→ Problem to work on
Please extract everything in the rifle-cleaning thread below from "Long ago and" down to "water is best.", copying it word for word.

→ Passage to read
>> BEGIN

Mosin and sks cleaning....do you let the solvent soak overnight? Please give advice

Long ago and far away all military ammo was corrosive primed. The cleaning regime in the American and Commonwealth armies was to clean the bore with water after shooting to disolve primer salts and powder residue, then dry and oil. Standard practice was to inspect the bore the next day and repeat the procedure as necessary.

The same procedure is used for cleaning a muzzle loader after shooting black powder or Pyrodex. Hot water is best.
 
No need to over complicate cleaning corrosive ammo. Clean it with hoppes 9 or similar product. Then put a light coat of something similar to CLP. Put rifle away. Check on in 24hrs and 48hrs to make sure you did a good job and there is no rust.

I have don't this for several thousand rounds over 3 SKSs and a mosin

We may get away without using water out here in Alberta where there's virtually no humidity for much of the year. Personally I would never shoot corrosive without doing a boiling water cleanout. I use a soft jaw clamp on the edge of a table to hold the gun vertically and dump boiling water straight from a kettle down the chamber with appropriate funnel. After the first pour I run water saturated swabs through from the breech then pour more water through. I then move the gun to a horizontal stand and after giving it a few minutes to dry do a normal cleaning with solvent followed by a bit of oil. With good, smooth bores, I find the boiling water and wet swabs gets much of the fouling out and the final steps are quick and easy. With SVT's and SKS's you have to deal with the parts of the gas system and the bolt but even with that it shouldn't take a half-hour for the whole process with an SVT. Note that militaries have tried to come up with universal cleaners for corrosive that consisted of an oil in water emulsion. The water would dissolve the salts and the bit of oil in the mix would remain for protection.

milsurpo
 
-Boiling water down the barrel and gas system, any small parts like the bolt group, trigger or anything with carbon fouling on them soak in a tin of boiling water and a splash of balistol.
-Clean powder fouling like normal with Hoppes9 or g96 with brass brush and patches, I’ll let the solvent soak in the barrel while I clean all the small parts in the tin first. Then clean the rest of the gun.

>> END

→ Data segment
>> BEGIN

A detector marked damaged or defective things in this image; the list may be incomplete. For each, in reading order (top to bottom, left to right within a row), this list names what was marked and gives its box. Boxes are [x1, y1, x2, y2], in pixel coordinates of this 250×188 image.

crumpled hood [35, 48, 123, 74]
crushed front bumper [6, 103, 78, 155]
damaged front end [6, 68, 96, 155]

>> END

→ Written response
Long ago and far away all military ammo was corrosive primed. The cleaning regime in the American and Commonwealth armies was to clean the bore with water after shooting to disolve primer salts and powder residue, then dry and oil. Standard practice was to inspect the bore the next day and repeat the procedure as necessary.

The same procedure is used for cleaning a muzzle loader after shooting black powder or Pyrodex. Hot water is best.